Today is Mother's Day. The day where even mediocre mothers like me pat ourselves on the back and congratulate ourselves for the long days we spend tending to the needs of our children. It is a day that forces our husbands to pick up the housework and take care of the needs of the kiddos to pay reverence for the fact that we sacrificed our bodies to grow and bear their offspring. That's my favorite part.
I remarked to my husband yesterday that we were going to go out to breakfast for Mother's Day. He said, "Oh, I thought you wanted breakfast in bed." I said, "Well, it's 7 pm and we don't have any breakfast food in the house." "Well, I was going to wake up early in the morning and go get you breakfast." I thought about this for a minute. I wake up super early so not many places would be open. I then tried to get inside my husband's head and I knew what he was thinking. "You are planning to wake up early and get me a McMuffin and serve me a McMuffin in bed, aren't you?" He was completely silent.
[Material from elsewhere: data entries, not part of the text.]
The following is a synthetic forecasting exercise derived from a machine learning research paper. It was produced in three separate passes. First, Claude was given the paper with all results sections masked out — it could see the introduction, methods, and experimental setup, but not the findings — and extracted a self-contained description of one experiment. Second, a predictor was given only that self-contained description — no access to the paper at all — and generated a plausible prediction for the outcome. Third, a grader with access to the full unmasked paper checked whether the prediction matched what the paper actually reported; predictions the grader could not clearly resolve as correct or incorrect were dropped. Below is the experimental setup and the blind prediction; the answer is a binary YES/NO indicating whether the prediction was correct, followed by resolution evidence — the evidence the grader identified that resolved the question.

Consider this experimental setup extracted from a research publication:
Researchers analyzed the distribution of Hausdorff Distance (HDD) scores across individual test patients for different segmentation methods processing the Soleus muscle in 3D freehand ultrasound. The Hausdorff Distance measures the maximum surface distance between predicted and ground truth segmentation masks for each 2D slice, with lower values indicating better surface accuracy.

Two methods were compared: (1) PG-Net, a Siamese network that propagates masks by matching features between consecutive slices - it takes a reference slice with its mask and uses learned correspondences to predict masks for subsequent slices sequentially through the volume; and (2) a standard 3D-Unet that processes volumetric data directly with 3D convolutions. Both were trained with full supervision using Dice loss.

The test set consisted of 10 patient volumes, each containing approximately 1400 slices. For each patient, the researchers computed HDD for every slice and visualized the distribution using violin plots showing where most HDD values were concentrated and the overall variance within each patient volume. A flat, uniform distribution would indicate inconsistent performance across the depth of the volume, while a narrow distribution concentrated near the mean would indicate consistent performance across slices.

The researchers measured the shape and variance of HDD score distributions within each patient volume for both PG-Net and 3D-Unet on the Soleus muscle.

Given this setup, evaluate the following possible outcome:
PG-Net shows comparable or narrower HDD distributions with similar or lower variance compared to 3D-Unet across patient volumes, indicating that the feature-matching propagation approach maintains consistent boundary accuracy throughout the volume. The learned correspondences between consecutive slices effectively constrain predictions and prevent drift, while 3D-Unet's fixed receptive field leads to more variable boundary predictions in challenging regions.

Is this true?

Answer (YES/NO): NO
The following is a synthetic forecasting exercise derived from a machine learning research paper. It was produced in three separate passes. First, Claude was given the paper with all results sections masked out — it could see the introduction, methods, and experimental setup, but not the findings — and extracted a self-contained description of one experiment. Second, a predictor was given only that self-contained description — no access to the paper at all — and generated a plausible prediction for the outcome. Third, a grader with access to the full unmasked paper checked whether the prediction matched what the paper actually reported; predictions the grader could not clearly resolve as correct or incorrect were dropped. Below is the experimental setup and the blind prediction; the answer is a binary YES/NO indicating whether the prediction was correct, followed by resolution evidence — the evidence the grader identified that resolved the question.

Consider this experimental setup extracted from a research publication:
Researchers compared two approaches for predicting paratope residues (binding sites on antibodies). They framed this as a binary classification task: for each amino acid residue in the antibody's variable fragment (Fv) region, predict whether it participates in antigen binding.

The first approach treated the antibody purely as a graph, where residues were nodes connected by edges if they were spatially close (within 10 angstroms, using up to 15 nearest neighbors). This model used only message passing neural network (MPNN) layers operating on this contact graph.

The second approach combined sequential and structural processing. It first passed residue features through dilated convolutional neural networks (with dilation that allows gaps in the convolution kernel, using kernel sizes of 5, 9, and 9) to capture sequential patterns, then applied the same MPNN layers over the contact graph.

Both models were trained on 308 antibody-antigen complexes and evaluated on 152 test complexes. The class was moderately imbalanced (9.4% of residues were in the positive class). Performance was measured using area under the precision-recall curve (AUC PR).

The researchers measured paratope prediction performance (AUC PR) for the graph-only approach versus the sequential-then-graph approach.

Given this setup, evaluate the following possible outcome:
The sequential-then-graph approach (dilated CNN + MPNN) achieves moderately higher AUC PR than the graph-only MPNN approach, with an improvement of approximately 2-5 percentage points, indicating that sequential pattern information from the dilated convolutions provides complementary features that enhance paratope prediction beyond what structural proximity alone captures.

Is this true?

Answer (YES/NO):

I laughed. "Seriously, tell me that was not the plan." He shrugged, "McMuffins are good. I don't see the problem with that." I was hysterical, I was laughing so hard. "Honey, I hate McDonald's - but I appreciate the thought." I am not a high class chick by any stretch of the imagination but I do not want McMuffins in bed on Mother's Day unless I wanted McDiarrhea.
My little one had a sleepover last night and I woke up to my 8 year bringing me a cup of coffee and a little white bag. She kissed me and said, "Mom, I got a present for you." I opened it up and pulled out a handmade card, she wrote in perfect cursive, "Roses are red, violets are blue; if mother's were flowers - I'd pick you!" So sweet. I pulled out a small painted candle holder with a heart on it. "There is candy in there too, mom. Will you share it with me?" Of course. She ate the good ones. We got dressed and went to pick up my 6 year old and head to breakfast. She had made me a necklace and an apron with a little worm made out of her fingerprints. It was so cute. I love home made gifts.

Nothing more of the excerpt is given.